I know growing up is a part of life,everyone does,unless you have Progeria! Honestly, at this moment, I wish I had that too. A teenager’s life is cool. No worries, no tensions except some short term ones like the never ending report of seeing your name in the black list or worst being caught in a drunk and drive case or even worst watching your mom’s repudiating reaction to your newly done tattoo at the most censored places…your navel! Being a teenager is fun, it is cool. It’s the best phase that a person can be in. Honestly I value it more than childhood because childhood experiences are only treasured when it’s too late. You don’t really enjoy it you just take it for granted. The most important things that are very necessary and are almost for a given if you are a teenager-Movies, College, pocket money, f.r.i.e.n.d.s and FOOD! That tops the list. Reading Catcher in the Rye at your every emotional outburst and rules that are to defy.
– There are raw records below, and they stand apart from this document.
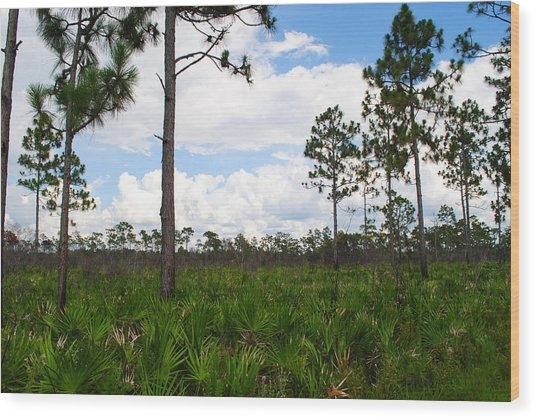 Pine Flatwoods Wood Print by Steven Scott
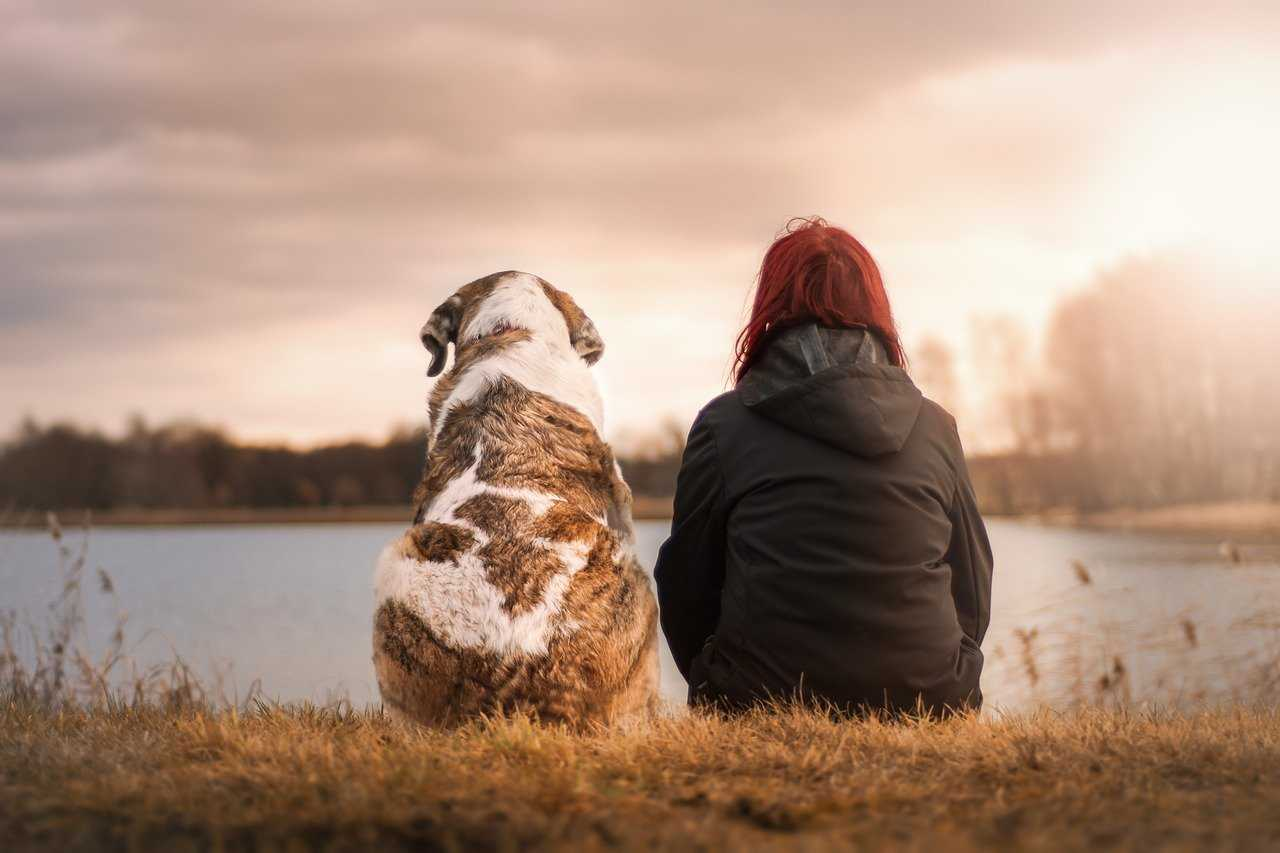 Benefits of raising dogs
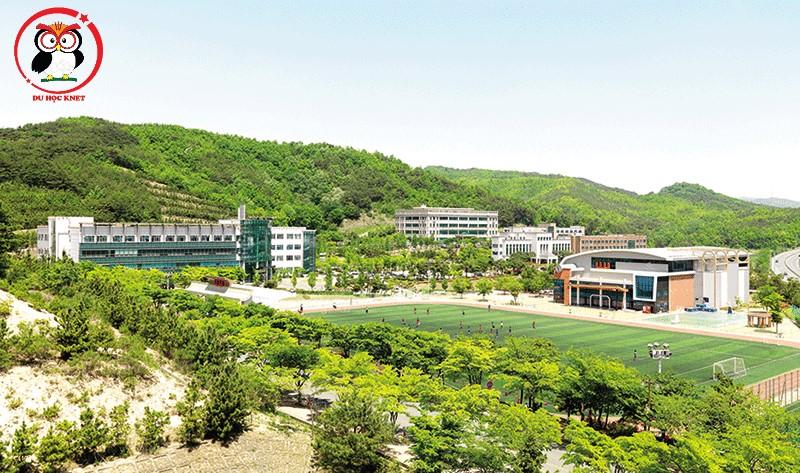 Sân bóng trường đại học Uiduk rất rộng rãi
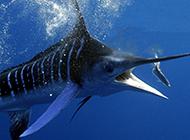 巨大旗鱼吃鱼图片壁纸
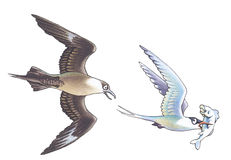 Skua and seagull_1 Stock Photography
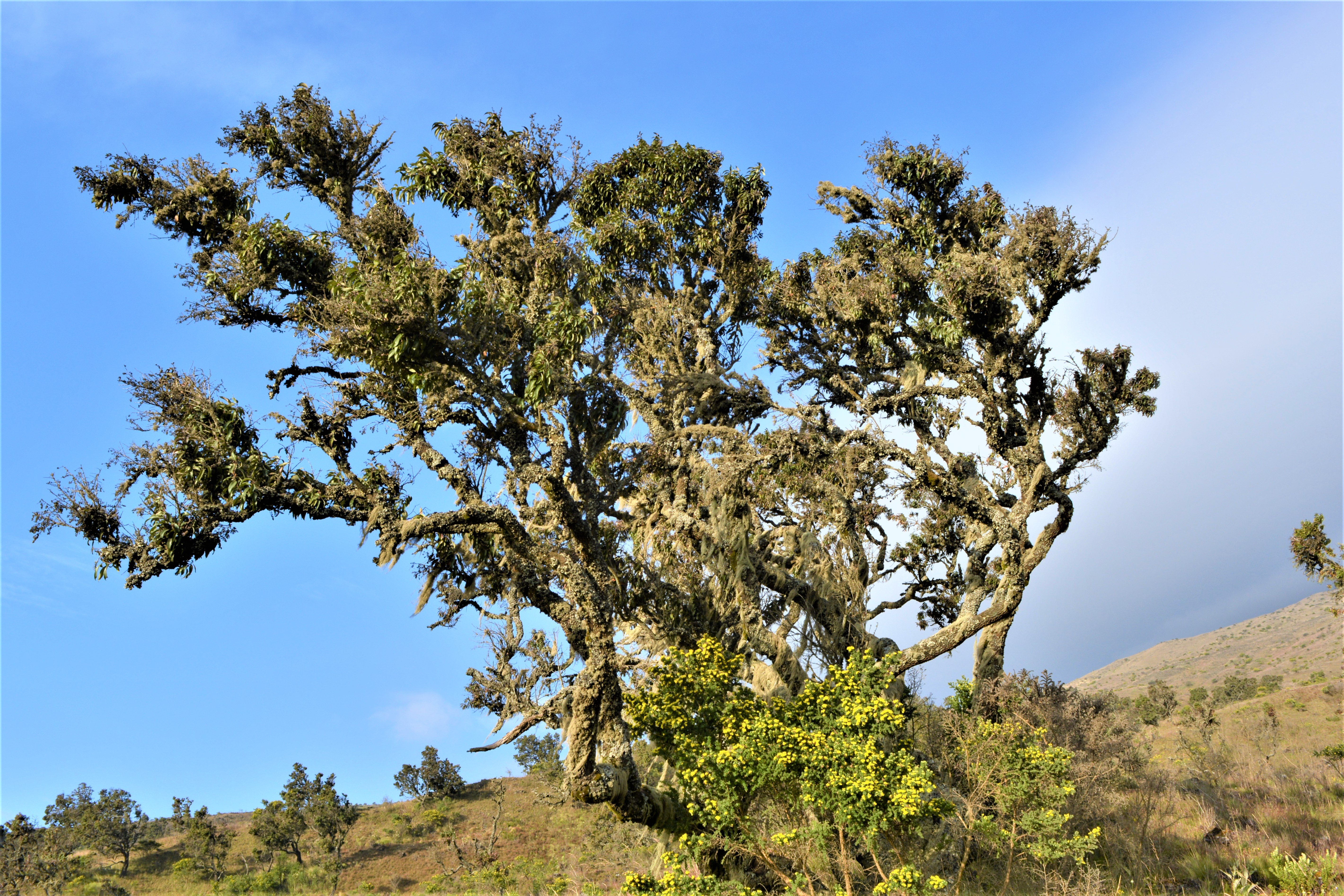 mt-cameroon-day-two-trees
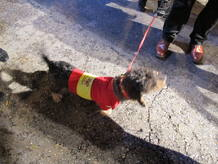 Un perrito vestido con una camiseta de Espa&ntilde;a en la sede del PP en G&eacute;nova.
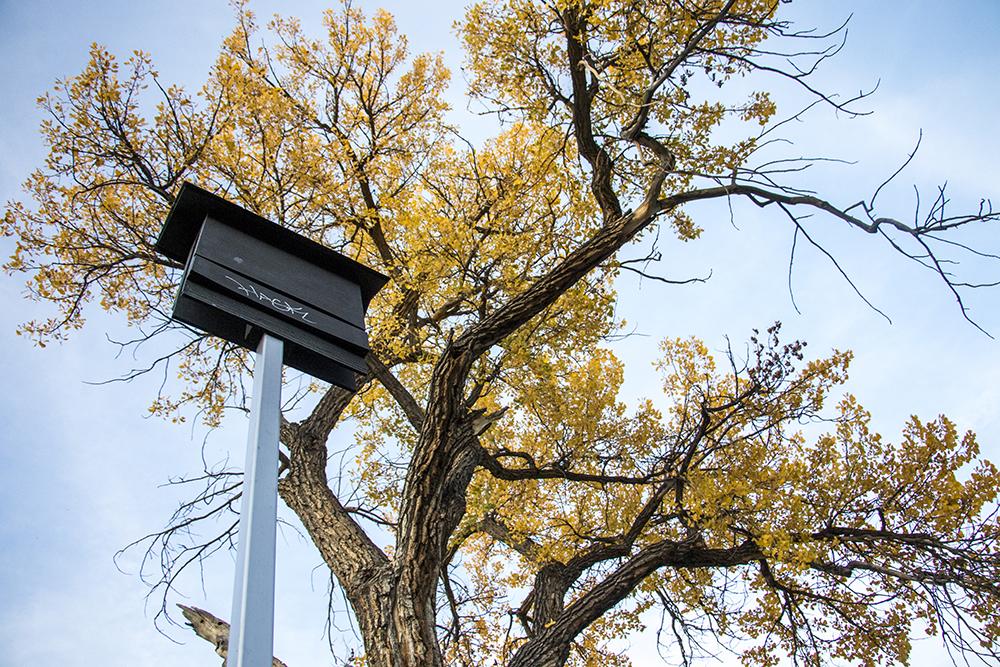 A bat box in Bear Creek Park, Oct. 19, 2017. (Kevin J. Beaty/Denverite)  bear creek park; fort logan; denver; denverite; colorado; kevinjbeaty;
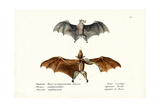 Flying Foxes, 1824 Giclee Print by Karl Joseph Brodtmann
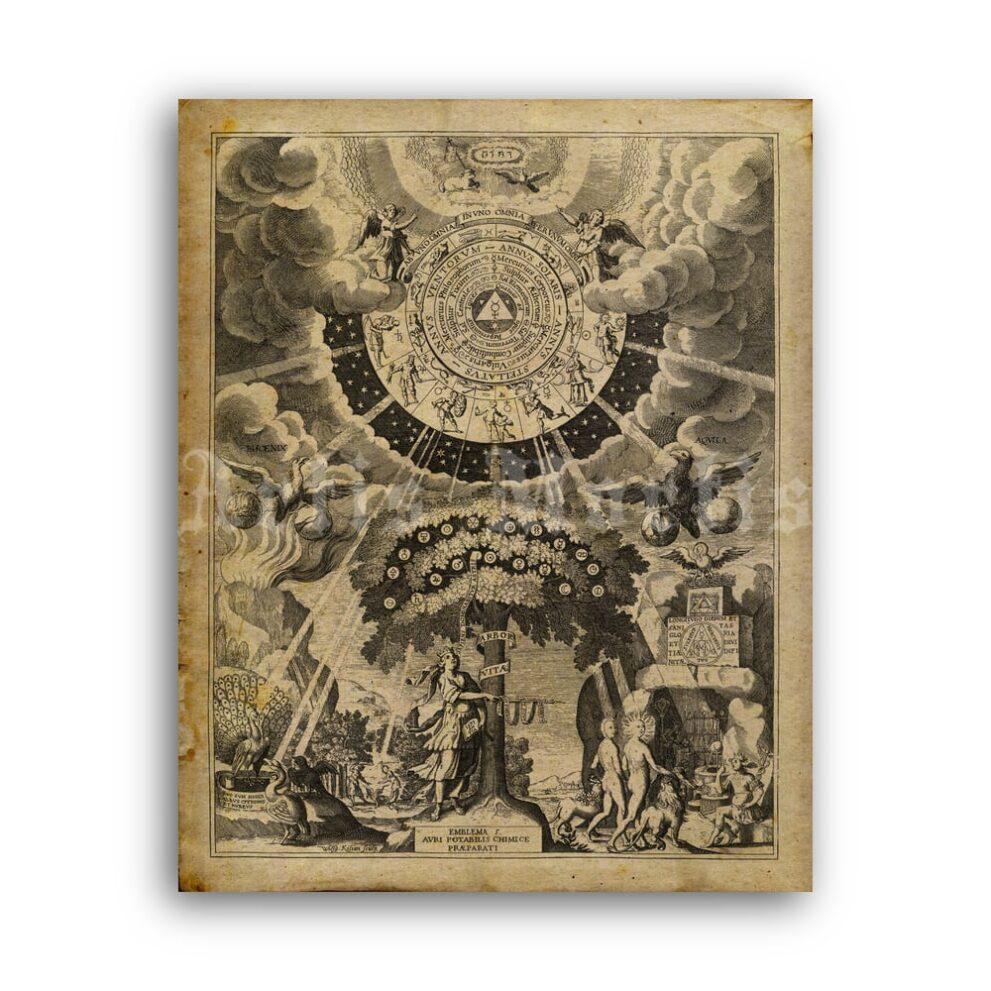 Printable Alchemical preparations medieval engraving - alchemy art - vintage print poster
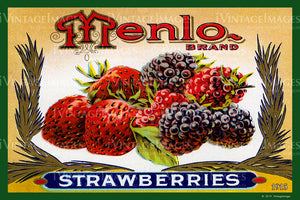 Menlo Strawberries 1915 - 028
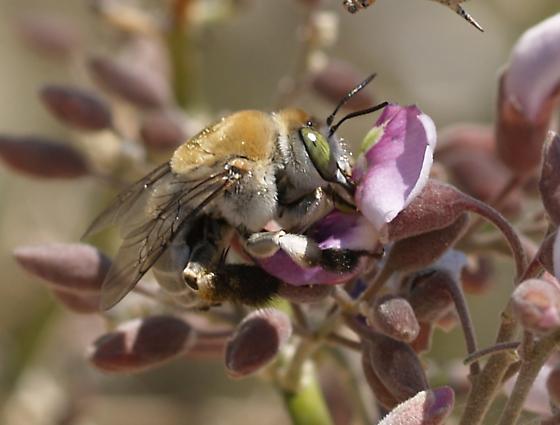 Huge Bees on Blooming Ironwood - Centris pallida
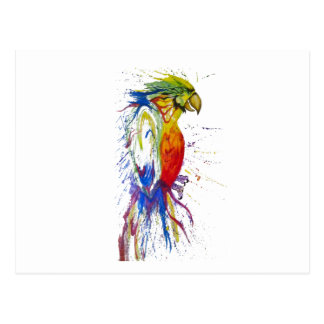 Parrot Bird Animal Postcard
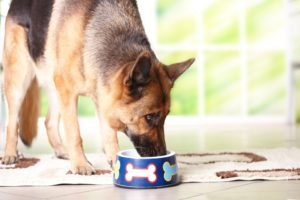 German Shepherd eating from bowl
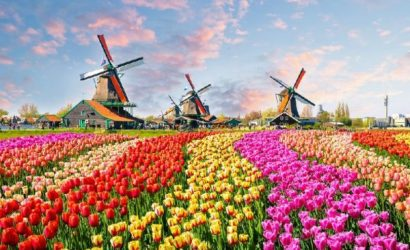 6-Day Central and Western Europe Holiday: Prague to Amsterdam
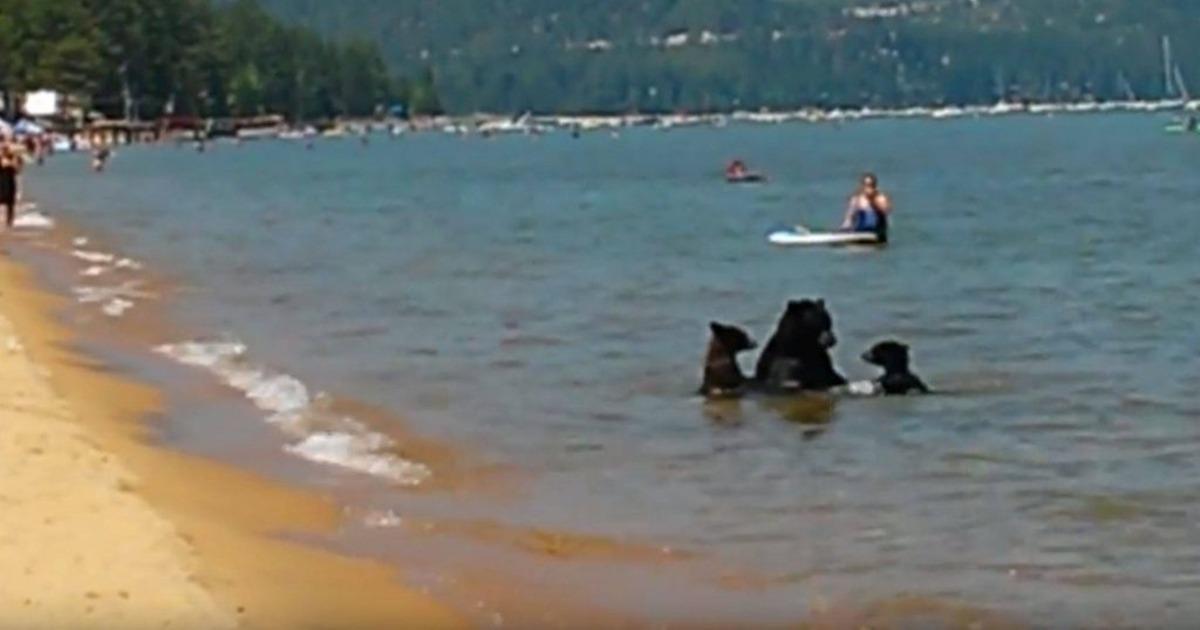 Mother Bear Beach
I love all this, every part of it. Though being a teenager has its repercussions. The very fact is puberty. Picture this- you are suddenly developed physically, shot up, higher than your father’s shoulder, have weird voice, suddenly people staring at you everywhere. The worst award of puberty goes to getting your first pimple. But by 17, you deal with it, you are used to it. College is fun. friends, parties, movies, hangovers, spending time with your boyfriend/Girlfriend and telling your mother that you are at you are at your friend’s house are things that are worth lying. Suddenly one fine day, reality dawns on you. That you are 4 months short of being 20.That parents, teachers, relatives, friends are asking you the most dreaded question-,“So Kaveri, what are your plans for the future?”.Just for the sake of it I say,” Journalism” with full confidence. But honestly I don’t know what I am going to do. i don’t know where I am going to be in the next 5 years. Honestly, I just want to travel the world and learn about different cultures, about the different food that every country has to offer. To be laidback and watch the sunrise. To travel the whole of India. To this my distant aunt replies, ‘Then become an Air hostess”!

The fact that I am going to pass out from college in some finger-countable months is already making me feel dizzy. I don’t know whether I will be able to match up to the standards of wherever I work. Maybe because not only me, every teenager in India is conditioned in this way. Kindergarten- high school- college and then? We are not given the chance to appropriate internships. If we are lucky, we do intern after hunting some odd 50 offices and finally ending up in one of the not-so-good offices. We do not have enough experience to face the world after college because we are always so spoon-fed in school and college that we don’t feel like doing anything about it. We lead a cocooned life.I don’t know what I am going to do or what I am going to be. But being 20 is something I really-really dread. Call me immature, but I am surely going to miss being a teenager.